The clicking of the tracks slowed, the wall of a culvert was visible, and soon the backs of houses, laundry hanging on poles protruding from windows. She heard the echo of clattering wheels and a sudden muffled rumble as the train drew into the station.

She leaned out the door and hopped off before the train came to a stop, and so she stumbled slightly and almost fell, drawing the attention of the bystanders, mostly porters in red shirts and ragged turbans. She hurried down the platform, following the exit signs, to the front of the station, where she was set upon by frantic men.

"Taxi, madam!"

"Taxi, taxi!"

They struggled with each other to be seen by her. They had hot frenzied eyes and red-stained teeth.

"I'm looking for the bus," she said, pushing through them. "Where going?

"Hotel, hotel!" another man was chanting.

"Bus. Mahabalipuram."

"Take taxi, madam. Special price."

She kept walking through the mob, resolute, yet fearing that someone would touch her.

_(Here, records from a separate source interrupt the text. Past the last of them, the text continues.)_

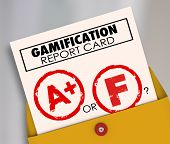 Gamification Report Card with A+ or Plus vs F to ask if results of gamifying your marketing or educational efforts are a success or failure poster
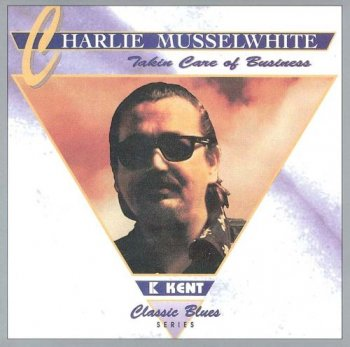 Charlie Musselwhite - Takin' Care Of Business (1995)
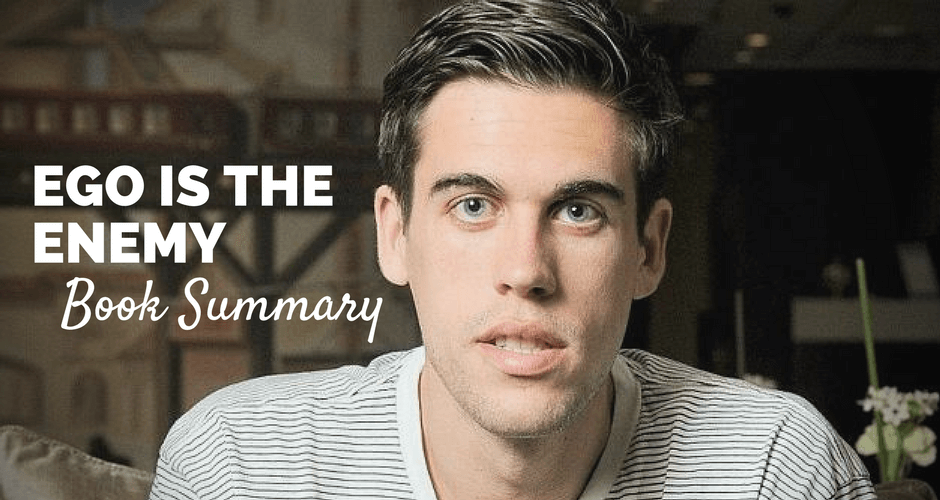 Ego is the Enemy   PDF Book Summary   By Ryan Holiday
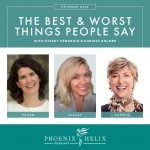 The Best & Worst Things People Say | Phoenix Helix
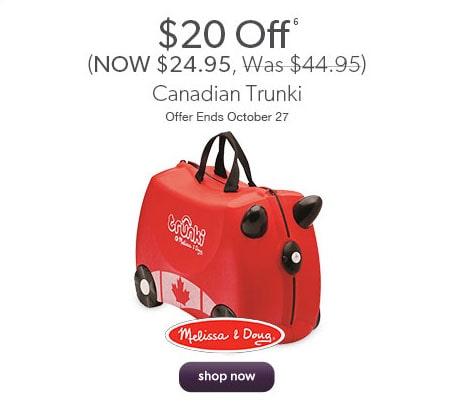 $20 off Canadian Trunki. Offer ends October 27.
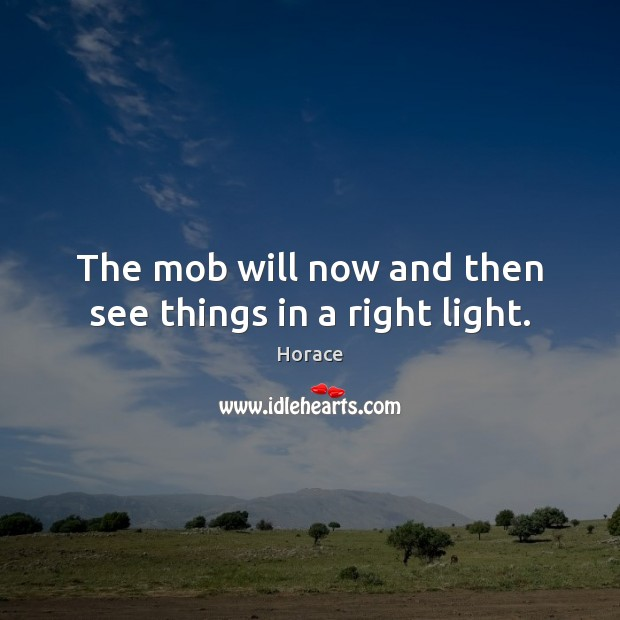 The mob will now and then see things in a right light. Image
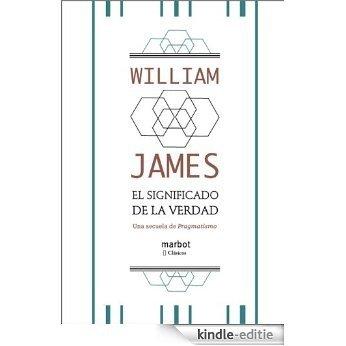 El significado de la verdad (Spanish Edition) [Kindle-editie]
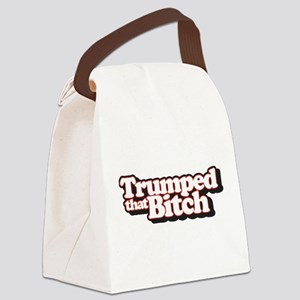 Trumped That Bitch Canvas Lunch Bag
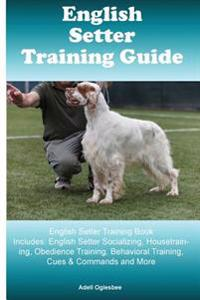 English Setter Training Guide English Setter Training Book Includes: English Setter Socializing, Housetraining, Obedience Training, Behavioral Trainin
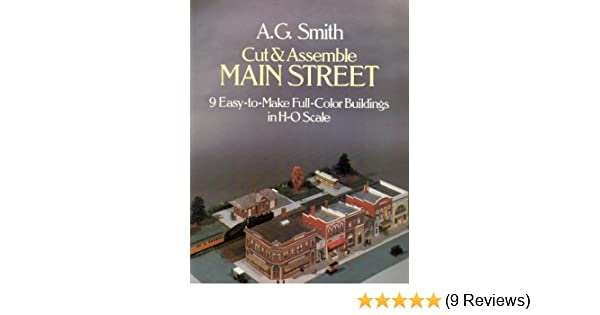 9 Easy-To-Make Full-Color Buildings in H-O Scale Cut and Assemble Main Street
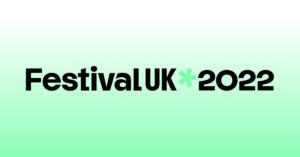 Festival UK 2022 social graphic 1 issued 200914 9eed5a99b701ba360780d44a67c674dc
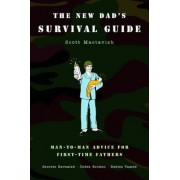 The New Dad's Survival Guide: Man-To-Man Advice for First-Time Fathers, Paperback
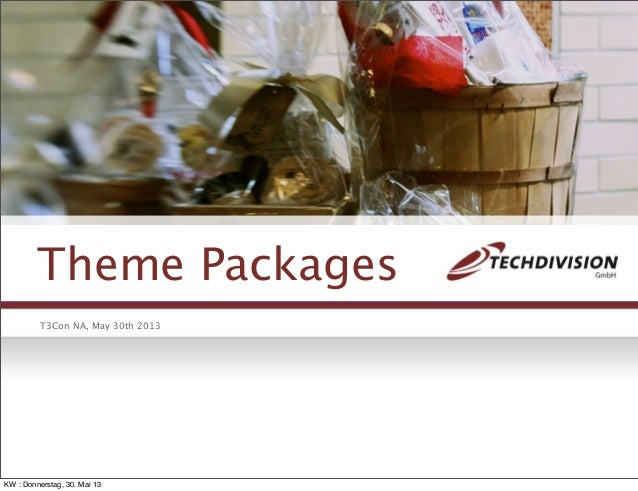 Theme PackagesT3Con NA, May 30th 2013KW : Donnerstag, 30. Mai 13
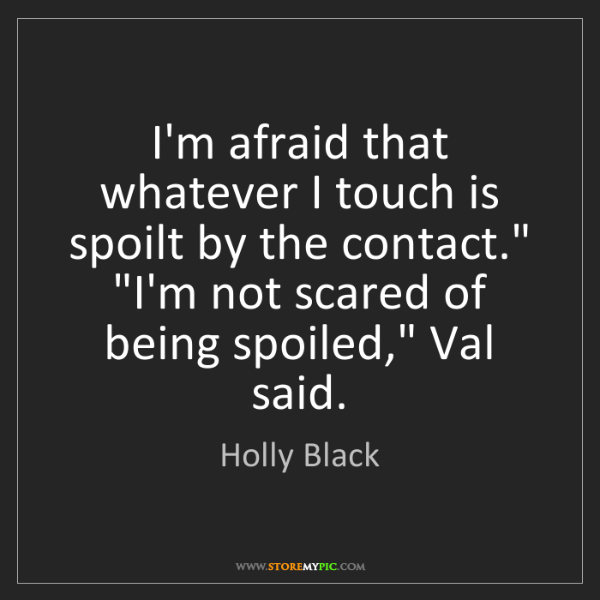 """Holly Black: I'm afraid that whatever I touch is spoilt by the contact.""""..."""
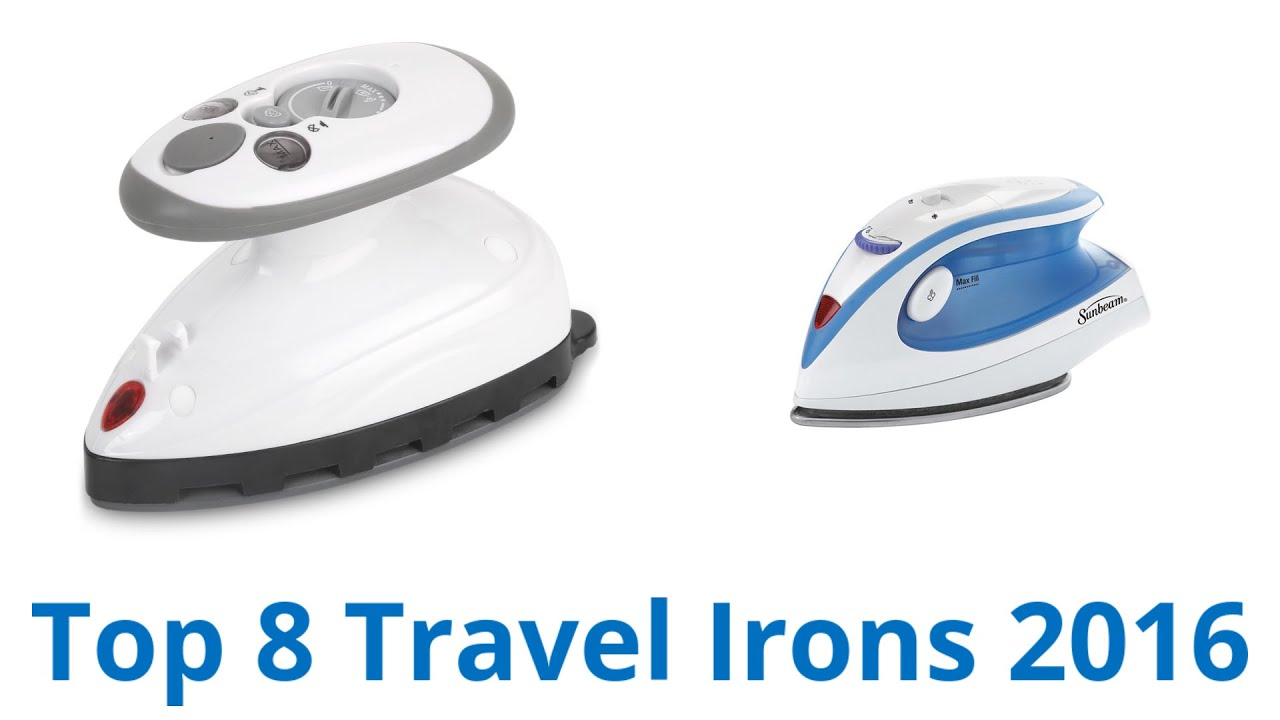 8 Best Travel Irons 2016 Youtube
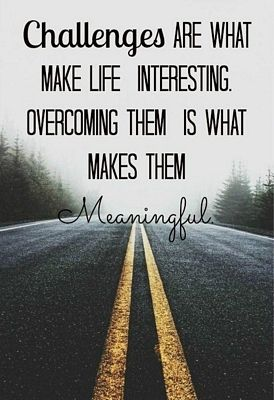 Challenges are what make life interesting. Overcoming them is what makes them meaningful.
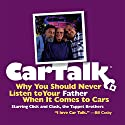 Car Talk: Why You Should Never Listen to Your Father When It Comes to Cars Radio/TV Program by Tom Magliozzi, Ray Magliozzi Narrated by Tom Magliozzi, Ray Magliozzi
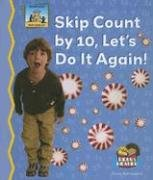 9781599285412: Skip Count by 10, Lets Do It Again! (Math Made Fun - 24 Titles)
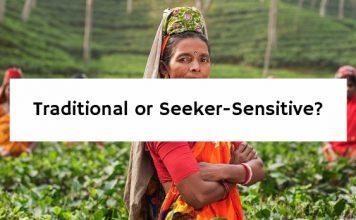 Traditional or Seeker-Sensitive?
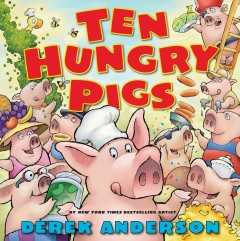 Ten hungry pigs : an epic lunch adventure / story and pictures by Derek Anderson. - story and pictures by Derek Anderson.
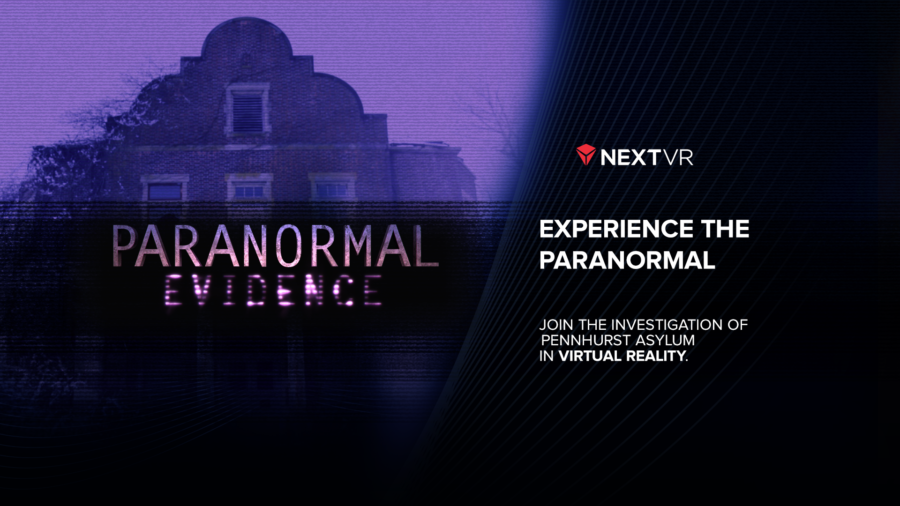 Exploring PARANORMAL EVIDENCE Virtual Reality Program with NextVR's David Cole on After Hours AM/America's Most Haunted Radio Don't just watch a paranormal investigation of Pennhurst, live it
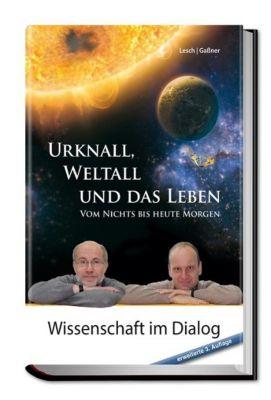 Urknall, Weltall und das Leben, Harald Lesch, Josef Gaßner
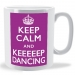 Keep Calm and Keeeeep Dancing Mug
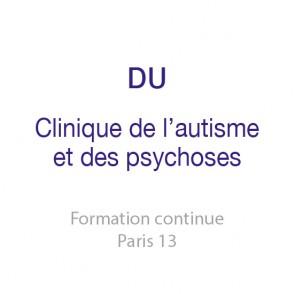 DU Clinique de l&#8217;Autisme et des Psychoses <br />Approche clinique, psychopathologique, anthropologique et institutionnelle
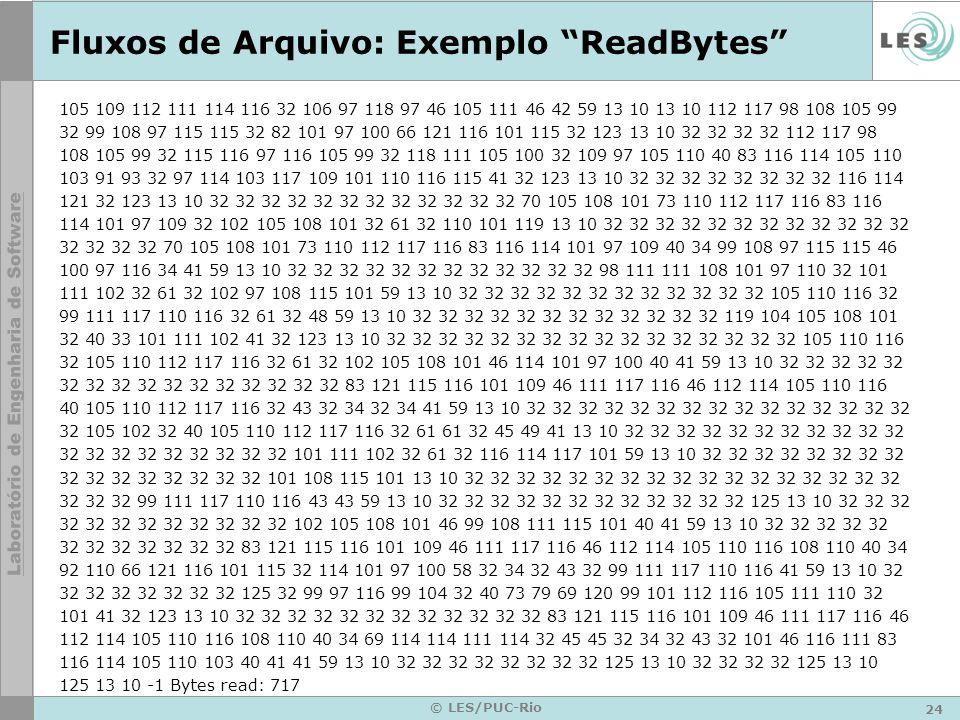 24 © LES/PUC-Rio Fluxos de Arquivo: Exemplo ReadBytes 105 109 112 111 114 116 32 106 97 118 97 46 105 111 46 42 59 13 10 13 10 112 117 98 108 105 99 3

"Bus is not there," a voice said into her ear, mocking her. "Bus station is Mylapore side. I take you. Taxi just here."

"Oh, God."

She turned to escape this man and saw a crush of men in ragged shirts watching her and blocking the way. The heat here was heavy with humidity. Her clothes clung to her. Her face was already wet with perspiration. She wiped her face with her forearm and was bumped by the man saying "Taxi."

"Fifty rupees, madam."

"Forty," she said.

"Okay, forty-five."

A dollar. He hurried in a new direction while she followed, the other men falling back. He led her into the glare of the sun, a parking lot, and not to a taxi but an auto-rickshaw. It was too late for her to change her mind—she needed to get away from this station immediately.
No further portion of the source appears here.